At this regard, the major novelties of this paper, in comparison to our previous work (28), are the 3D TA, the automatic contouring of the ROI and the higher number of texture parameters analysed.
Our results showed a co-correlation between many variables, as well as the significance of the same TA variables between the different ROI (energy, kurtosis), and this aspect increases the validity of our results.
The TA variables that resulted significant at binary logistic regression were L5-energy and FH-skewness.
Energy represents a measure of the uniformity of the distribution, and is significantly higher in IF-p than C-p. This parameter is inversely correlated to the entropy, in accordance with previous works (28,33,34). This might be explained by the fibers being more marked in the control group, with an increase in the randomness of the pixel values, and eventually an increase in the entropy and a decrease in energy.

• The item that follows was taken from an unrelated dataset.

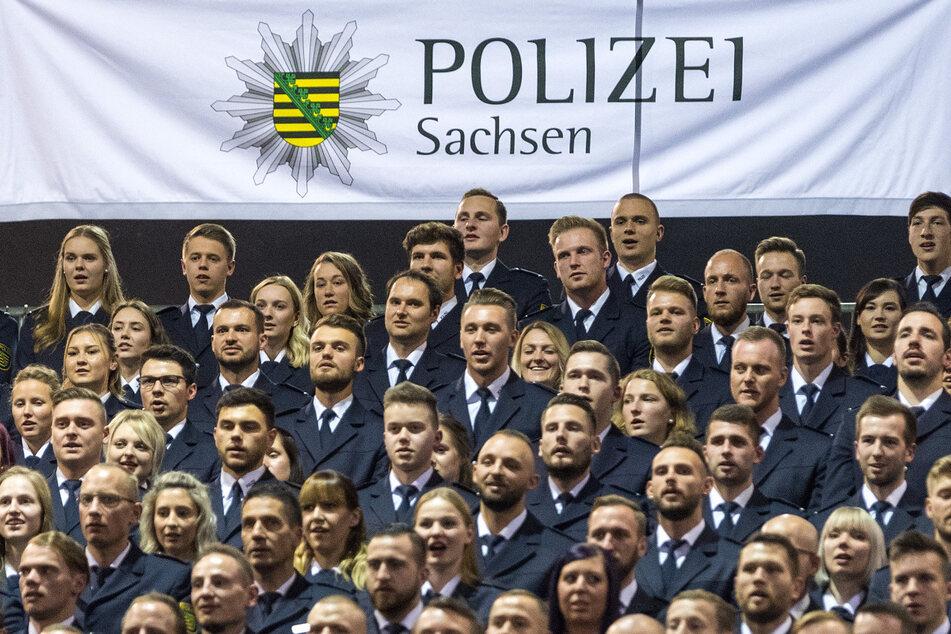 """""""Verdächtig gute Jobs""""-Bewerber mit Migrationsgrund willkommen: Sächsische Polizeianwärter bei der Vereidigung."""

Skewness, on the other hand, measures the asymmetry of the gray-level distribution in the histogram, and this parameter was higher in IF-p than C-p. This result could be correlated to a lower density (35) and mineralization of the bone, thus reflecting a higher asymmetry in the histogram.

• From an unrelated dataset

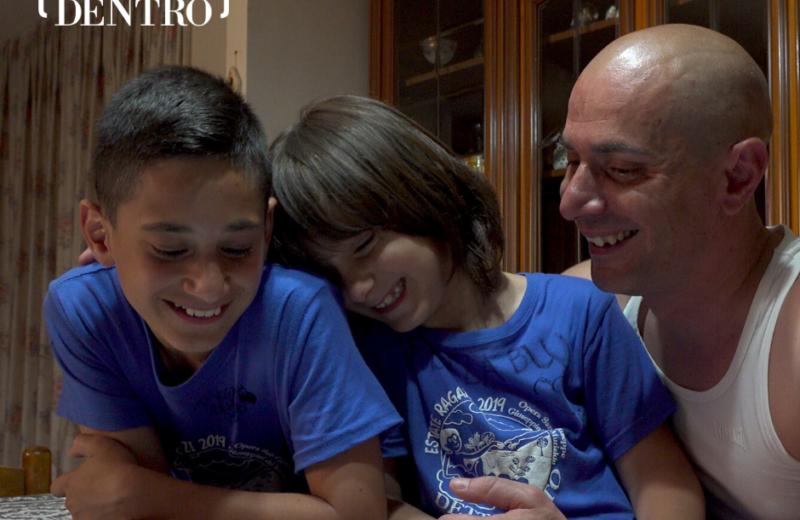 Mario Battista e i suoi due figli in una scena del documentario La luce dentro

We have summarized the various studies of bone TA in Table 4.
Table 4. Comparison of different studies regarding bone texture analysis.
| References | Texture parameters | Findings |
|---|---|---|
| Current work | L5-energy | Measure of the uniformity of the distribution, and is higher in patients developing IFs |
| FH-skewness | Measure of the asymmetry of the gray-level distribution in the histogram, and is higher in patients developing IFs | |
| Nardone et al. (28) | L5—entropy and uniformity | Entropy was lower in IFs, and uniformity was higher |
| FH—mean and standard deviation CT | Mean and standard deviation were significantly lower in the IF-p | |
| Uezono et al. (35) | CT density of bone and bone marrow | Lower density of bone and bone marrow in the IF-p |
| Harvey et al. (25) | TBS, a measure of grey-level texture measurements on lumbar spine dual X-ray absorptiometry (DXA) images | Measure of trabecular microarchitecture, is lower in patients developing IFs |
| Rachidi et al. (33) | Mean, standard deviation and entropy | All these parameters were significantly lower in patients developing IFs |
| Thevenot et al. (34) | Entropy | Entropy was lower in IF-patients |
IF, insufficiency fracture.
However, the interpretation of TA parameters on the grounds of bone pathophysiology is incomplete, thus our study is still awaiting an exhaustive scientific background.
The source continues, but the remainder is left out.